Kevin Willmott’s CSA: The Confederate States of America, an absurdist alternative history of the United States told in the form of a British TV documentary with commercial breaks, is the first great American film of the year—a work so original that all the usual labels slide right off. 

The word “mockumentary” doesn’t begin to do it justice. CSA is fiction, nonfiction and meta-fiction, and sometimes film history and film criticism as well. It is academic and streetwise, sketch-comedy wacky and coldly deliberative, kaleidoscopic and controlled. It’s like Jean-Luc Godard directing a screenplay by Dave Chappelle. It succeeds simultaneously as a comedy, a historical epic, an experimental feature, a send-up of PBS-cable documentary clichés, a dense and intricate work of speculative fiction, an inquiry into the terrifying arbitrariness of human events, a primer in how to achieve brilliance on a budget of nickels and dimes and a film editing achievement (by Sean Blake and David Bramley) in the same weight-class as Zelig, JFK and Farenheit 9/11, to name just three obvious stylistic influences. It’s a multitiered wedding cake of a movie. 
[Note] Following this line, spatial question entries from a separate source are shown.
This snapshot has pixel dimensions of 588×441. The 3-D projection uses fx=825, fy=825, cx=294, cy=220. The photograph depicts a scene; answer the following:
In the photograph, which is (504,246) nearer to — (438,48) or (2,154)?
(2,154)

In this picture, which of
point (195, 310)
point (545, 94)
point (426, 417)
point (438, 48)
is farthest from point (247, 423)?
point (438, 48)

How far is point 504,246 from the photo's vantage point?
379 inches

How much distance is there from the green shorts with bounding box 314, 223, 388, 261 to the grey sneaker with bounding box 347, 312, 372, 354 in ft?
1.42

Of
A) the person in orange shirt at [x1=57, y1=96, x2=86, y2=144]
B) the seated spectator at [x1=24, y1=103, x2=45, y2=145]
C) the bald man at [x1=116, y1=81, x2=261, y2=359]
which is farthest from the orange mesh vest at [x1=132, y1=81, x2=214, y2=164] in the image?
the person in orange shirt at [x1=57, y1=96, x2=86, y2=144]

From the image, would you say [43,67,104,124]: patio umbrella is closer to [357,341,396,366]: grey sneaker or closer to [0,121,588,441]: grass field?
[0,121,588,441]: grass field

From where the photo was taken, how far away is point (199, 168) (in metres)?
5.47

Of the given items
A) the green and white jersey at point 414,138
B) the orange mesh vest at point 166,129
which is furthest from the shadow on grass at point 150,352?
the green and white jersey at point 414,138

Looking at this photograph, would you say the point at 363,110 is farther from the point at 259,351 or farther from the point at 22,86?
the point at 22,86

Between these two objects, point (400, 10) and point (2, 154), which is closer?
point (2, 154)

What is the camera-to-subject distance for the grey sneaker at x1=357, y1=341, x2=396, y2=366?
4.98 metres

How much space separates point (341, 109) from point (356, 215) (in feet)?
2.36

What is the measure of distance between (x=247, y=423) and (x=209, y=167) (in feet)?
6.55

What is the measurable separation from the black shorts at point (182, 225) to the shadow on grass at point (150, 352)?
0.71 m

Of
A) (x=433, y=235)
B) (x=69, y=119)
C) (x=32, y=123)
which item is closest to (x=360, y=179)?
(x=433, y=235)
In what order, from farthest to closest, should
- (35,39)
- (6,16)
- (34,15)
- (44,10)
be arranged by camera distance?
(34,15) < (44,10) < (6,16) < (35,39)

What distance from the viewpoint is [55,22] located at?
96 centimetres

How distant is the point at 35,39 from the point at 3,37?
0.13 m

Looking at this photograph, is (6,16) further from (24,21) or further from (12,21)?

Level one is speculative fiction, and level two is what you might call the Cold Physics of History—explaining how world-altering chains of events get set in motion. Willmott, a history professor at Kansas State University, asks “What if the South had won the war?” and then charts the next hundred or so years of American history, presuming that slavery was not abolished, but expanded to the Northern states and then spread through the central and western states as Manifest Destiny was enacted.  This “What If?” gives CSA’s humor a low-culture explosiveness, a giddy, unstable quality that charges the whole movie and frees the director to indulge in deep-dish ruminations about the mechanics of history without fear of losing anyone’s attention.  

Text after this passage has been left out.